Top of Entries provided

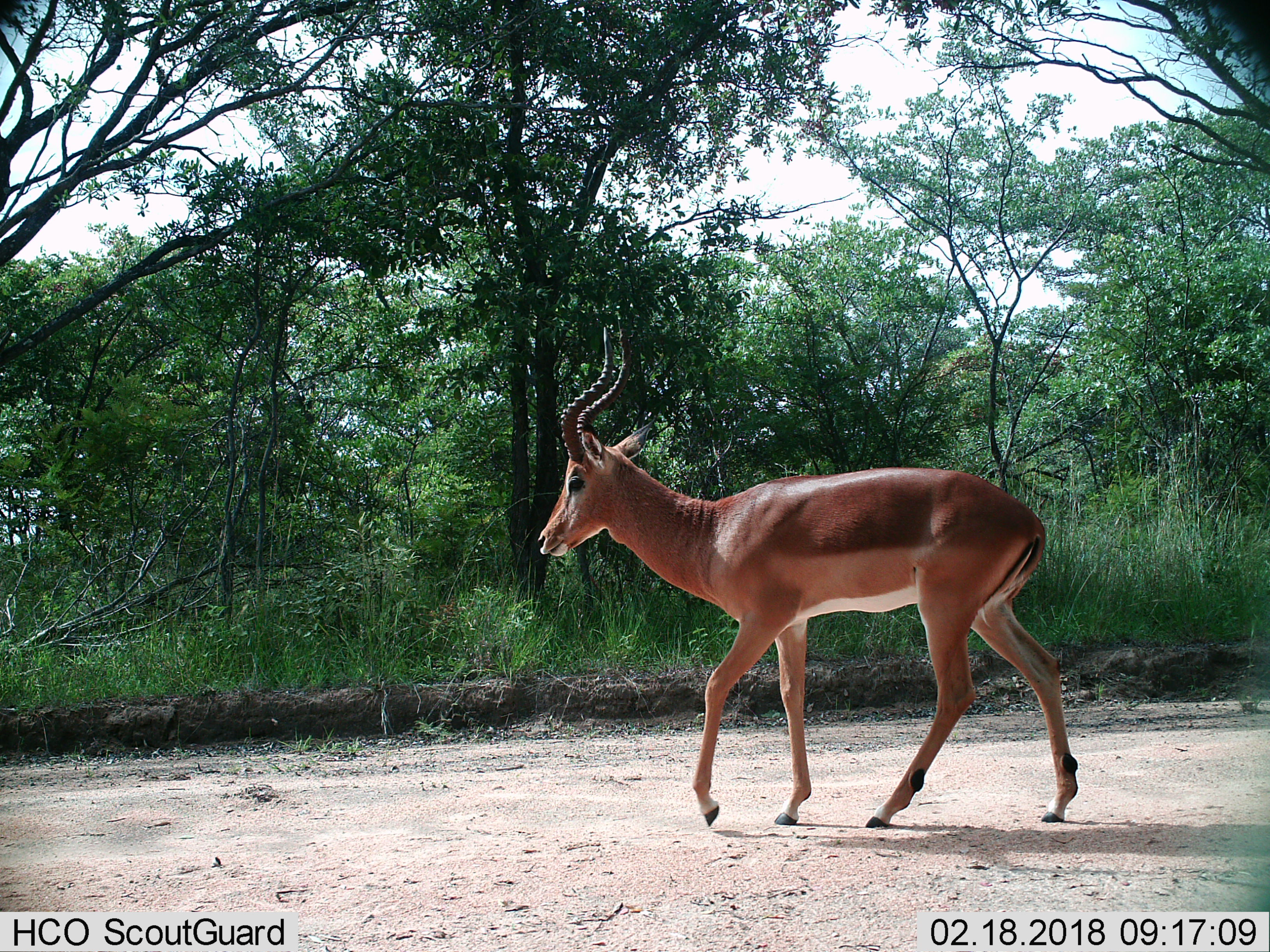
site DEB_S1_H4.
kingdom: Animalia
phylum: Chordata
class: Mammalia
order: Artiodactyla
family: Bovidae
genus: Aepyceros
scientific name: Aepyceros melampus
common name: impala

Bottom of Entries provided

Work item: Take the line that contains "kingdom: Animalia" and every line after it in the material above. Set those lines down exactly and nothing more.

Output:
kingdom: Animalia
phylum: Chordata
class: Mammalia
order: Artiodactyla
family: Bovidae
genus: Aepyceros
scientific name: Aepyceros melampus
common name: impala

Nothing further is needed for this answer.